[Spatial reasoning dataset excerpts]
====

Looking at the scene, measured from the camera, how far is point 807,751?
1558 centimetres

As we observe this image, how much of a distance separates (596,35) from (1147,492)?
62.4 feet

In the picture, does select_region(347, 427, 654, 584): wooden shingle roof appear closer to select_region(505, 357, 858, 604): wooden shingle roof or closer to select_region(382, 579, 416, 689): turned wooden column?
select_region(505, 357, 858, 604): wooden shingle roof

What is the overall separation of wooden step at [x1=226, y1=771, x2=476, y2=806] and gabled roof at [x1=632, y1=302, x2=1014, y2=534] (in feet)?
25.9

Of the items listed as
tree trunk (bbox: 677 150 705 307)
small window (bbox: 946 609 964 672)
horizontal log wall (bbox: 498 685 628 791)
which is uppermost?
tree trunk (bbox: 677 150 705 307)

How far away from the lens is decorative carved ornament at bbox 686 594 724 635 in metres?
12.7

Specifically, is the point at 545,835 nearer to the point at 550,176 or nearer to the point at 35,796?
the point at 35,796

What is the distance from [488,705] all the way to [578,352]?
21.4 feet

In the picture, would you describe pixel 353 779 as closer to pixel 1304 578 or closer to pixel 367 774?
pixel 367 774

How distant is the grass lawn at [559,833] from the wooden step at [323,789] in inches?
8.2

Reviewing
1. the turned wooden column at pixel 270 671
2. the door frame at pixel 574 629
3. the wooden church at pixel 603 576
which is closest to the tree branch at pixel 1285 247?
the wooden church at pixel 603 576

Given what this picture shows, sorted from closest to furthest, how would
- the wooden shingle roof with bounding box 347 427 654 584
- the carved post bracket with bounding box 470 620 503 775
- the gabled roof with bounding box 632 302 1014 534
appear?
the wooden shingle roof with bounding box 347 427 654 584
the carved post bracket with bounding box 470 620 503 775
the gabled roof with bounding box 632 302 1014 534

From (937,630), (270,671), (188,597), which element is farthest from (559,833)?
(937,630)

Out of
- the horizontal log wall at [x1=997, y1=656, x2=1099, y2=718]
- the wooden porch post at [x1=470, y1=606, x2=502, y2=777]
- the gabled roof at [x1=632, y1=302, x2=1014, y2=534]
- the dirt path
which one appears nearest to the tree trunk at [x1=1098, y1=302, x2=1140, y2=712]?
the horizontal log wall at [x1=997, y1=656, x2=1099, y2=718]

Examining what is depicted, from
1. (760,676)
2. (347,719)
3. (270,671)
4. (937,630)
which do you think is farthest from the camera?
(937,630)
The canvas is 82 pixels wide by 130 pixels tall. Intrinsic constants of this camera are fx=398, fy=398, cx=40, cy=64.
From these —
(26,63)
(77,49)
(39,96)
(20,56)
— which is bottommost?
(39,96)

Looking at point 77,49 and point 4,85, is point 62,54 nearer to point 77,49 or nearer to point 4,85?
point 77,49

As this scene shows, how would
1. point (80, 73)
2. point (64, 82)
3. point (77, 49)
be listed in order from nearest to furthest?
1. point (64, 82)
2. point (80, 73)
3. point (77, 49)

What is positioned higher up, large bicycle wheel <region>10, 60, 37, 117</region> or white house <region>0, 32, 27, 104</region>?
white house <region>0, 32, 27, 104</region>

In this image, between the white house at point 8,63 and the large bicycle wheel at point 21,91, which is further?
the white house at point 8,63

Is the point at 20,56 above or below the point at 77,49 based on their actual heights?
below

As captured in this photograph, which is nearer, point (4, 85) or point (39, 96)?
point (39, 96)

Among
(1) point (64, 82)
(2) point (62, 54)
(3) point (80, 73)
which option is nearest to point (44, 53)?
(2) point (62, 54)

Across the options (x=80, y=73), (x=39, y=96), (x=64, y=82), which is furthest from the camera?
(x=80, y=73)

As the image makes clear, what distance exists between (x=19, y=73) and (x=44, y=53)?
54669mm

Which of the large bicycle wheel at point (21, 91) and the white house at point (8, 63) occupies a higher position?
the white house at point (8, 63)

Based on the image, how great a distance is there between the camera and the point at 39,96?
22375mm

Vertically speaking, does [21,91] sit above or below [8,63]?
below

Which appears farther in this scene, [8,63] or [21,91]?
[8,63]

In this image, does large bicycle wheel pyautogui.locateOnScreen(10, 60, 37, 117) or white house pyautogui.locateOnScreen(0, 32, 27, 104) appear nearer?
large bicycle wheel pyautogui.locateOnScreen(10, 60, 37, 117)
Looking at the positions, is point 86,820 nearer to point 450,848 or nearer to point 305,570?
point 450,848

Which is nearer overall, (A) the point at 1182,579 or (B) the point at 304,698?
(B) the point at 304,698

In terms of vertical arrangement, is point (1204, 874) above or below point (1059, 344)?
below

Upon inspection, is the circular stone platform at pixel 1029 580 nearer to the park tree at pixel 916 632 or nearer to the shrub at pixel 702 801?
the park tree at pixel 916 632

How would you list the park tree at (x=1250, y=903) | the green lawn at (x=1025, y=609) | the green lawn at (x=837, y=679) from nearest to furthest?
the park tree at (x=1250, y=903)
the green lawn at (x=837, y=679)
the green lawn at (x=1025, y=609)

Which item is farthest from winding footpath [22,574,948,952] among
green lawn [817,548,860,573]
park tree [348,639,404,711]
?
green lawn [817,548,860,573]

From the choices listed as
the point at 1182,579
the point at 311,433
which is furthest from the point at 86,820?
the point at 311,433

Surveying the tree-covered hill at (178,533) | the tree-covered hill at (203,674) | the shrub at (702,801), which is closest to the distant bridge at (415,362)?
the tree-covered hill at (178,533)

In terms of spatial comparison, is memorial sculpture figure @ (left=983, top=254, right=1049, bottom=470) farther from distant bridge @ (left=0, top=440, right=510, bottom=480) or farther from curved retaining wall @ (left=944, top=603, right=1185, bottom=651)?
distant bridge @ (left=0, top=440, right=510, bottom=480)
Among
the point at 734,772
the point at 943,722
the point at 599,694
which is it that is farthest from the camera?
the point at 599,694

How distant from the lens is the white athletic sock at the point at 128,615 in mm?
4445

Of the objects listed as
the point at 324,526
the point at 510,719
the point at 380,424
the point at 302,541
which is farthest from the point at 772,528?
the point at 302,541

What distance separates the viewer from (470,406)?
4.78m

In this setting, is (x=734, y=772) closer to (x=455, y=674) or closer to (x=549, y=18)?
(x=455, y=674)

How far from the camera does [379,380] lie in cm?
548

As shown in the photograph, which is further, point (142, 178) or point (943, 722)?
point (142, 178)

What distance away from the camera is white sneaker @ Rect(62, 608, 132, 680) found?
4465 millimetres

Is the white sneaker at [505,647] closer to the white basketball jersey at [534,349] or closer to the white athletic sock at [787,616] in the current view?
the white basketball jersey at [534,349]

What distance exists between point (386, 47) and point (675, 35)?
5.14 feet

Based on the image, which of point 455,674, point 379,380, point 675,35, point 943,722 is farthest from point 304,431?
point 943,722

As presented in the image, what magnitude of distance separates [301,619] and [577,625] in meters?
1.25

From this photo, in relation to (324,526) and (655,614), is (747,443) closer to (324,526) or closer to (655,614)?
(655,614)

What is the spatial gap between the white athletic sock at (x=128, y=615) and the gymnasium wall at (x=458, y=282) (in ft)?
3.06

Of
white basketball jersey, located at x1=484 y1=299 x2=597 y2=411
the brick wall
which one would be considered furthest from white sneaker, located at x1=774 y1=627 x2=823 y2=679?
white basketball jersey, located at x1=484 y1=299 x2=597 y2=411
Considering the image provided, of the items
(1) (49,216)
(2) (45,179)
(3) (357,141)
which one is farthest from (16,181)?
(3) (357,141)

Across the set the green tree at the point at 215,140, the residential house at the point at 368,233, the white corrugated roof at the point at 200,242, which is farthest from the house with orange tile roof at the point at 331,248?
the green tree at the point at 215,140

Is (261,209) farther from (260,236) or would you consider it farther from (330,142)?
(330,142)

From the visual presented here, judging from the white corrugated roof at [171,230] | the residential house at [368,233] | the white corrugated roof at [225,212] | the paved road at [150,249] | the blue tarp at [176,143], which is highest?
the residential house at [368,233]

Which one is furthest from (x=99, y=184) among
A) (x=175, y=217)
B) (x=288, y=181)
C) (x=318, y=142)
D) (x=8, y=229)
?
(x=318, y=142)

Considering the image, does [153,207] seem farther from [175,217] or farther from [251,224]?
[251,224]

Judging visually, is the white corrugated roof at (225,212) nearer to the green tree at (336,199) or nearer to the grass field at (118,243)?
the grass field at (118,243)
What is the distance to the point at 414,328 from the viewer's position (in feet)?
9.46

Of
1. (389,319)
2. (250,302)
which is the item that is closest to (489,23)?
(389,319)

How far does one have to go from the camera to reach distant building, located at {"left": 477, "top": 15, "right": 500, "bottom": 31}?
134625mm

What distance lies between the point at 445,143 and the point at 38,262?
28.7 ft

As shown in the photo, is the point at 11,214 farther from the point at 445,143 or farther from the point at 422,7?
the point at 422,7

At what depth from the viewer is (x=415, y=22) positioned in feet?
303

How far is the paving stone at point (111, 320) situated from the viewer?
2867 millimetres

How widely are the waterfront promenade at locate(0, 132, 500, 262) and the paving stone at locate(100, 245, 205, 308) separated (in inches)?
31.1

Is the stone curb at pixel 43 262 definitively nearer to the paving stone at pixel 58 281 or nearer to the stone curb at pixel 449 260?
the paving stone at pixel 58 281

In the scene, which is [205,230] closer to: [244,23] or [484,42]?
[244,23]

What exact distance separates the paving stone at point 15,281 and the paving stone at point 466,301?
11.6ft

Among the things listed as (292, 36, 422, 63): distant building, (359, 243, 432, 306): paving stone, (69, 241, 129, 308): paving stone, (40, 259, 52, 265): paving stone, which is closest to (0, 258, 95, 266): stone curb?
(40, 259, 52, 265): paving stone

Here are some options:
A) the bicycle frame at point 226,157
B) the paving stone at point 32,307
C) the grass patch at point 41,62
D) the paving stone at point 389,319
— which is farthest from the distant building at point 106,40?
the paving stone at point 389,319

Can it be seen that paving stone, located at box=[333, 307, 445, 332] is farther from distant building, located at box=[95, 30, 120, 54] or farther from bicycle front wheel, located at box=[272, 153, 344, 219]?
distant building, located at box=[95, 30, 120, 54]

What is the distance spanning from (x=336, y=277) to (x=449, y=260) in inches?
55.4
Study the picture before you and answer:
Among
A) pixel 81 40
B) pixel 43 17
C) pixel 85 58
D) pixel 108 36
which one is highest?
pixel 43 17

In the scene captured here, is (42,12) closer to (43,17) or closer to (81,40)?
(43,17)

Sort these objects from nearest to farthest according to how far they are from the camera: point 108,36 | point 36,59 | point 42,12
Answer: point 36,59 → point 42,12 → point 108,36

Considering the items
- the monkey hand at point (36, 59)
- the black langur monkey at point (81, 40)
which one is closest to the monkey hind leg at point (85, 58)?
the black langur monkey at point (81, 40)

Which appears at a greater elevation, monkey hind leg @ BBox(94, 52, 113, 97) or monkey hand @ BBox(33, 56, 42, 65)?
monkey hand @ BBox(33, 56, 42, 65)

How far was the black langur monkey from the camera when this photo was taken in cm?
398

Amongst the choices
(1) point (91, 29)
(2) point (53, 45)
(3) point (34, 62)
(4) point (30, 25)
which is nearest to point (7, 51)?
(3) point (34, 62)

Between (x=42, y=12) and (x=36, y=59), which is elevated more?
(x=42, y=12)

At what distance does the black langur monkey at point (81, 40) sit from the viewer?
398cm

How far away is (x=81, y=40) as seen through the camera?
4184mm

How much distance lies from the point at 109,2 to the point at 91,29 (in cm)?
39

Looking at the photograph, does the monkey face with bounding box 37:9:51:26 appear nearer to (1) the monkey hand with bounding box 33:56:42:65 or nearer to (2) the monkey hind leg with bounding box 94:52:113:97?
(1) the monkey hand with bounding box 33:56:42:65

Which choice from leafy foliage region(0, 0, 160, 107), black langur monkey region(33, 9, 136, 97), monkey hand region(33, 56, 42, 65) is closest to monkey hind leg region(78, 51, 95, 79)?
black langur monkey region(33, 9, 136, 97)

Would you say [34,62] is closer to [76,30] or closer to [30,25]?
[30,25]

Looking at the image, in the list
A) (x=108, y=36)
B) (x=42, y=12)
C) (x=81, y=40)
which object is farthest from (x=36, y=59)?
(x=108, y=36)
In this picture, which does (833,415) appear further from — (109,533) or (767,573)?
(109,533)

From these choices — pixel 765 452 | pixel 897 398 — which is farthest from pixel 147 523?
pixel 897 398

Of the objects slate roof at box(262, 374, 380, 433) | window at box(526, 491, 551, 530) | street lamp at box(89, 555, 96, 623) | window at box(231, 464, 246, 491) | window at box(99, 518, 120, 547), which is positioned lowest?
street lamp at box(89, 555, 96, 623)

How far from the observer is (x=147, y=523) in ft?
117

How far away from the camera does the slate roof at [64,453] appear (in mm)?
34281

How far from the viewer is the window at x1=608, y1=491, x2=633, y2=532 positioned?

====

The lines to reproduce run from the one that contains "Would you say" through the last line above; copy them exactly.

Would you say [34,62] is closer to [76,30] or closer to [30,25]?
[30,25]

Looking at the image, in the list
A) (x=108, y=36)
B) (x=42, y=12)
C) (x=81, y=40)
which object is farthest from (x=36, y=59)?
(x=108, y=36)
In this picture, which does (833,415) appear further from — (109,533) or (767,573)?
(109,533)

From these choices — pixel 765 452 | pixel 897 398 — which is farthest from pixel 147 523?
pixel 897 398

Of the objects slate roof at box(262, 374, 380, 433) | window at box(526, 491, 551, 530) | street lamp at box(89, 555, 96, 623) | window at box(231, 464, 246, 491) | window at box(99, 518, 120, 547), which is positioned lowest?
street lamp at box(89, 555, 96, 623)

How far from the observer is (x=147, y=523) in ft?
117

How far away from the camera does the slate roof at [64,453] appear (in mm)?
34281

How far from the viewer is the window at x1=608, y1=491, x2=633, y2=532 positioned?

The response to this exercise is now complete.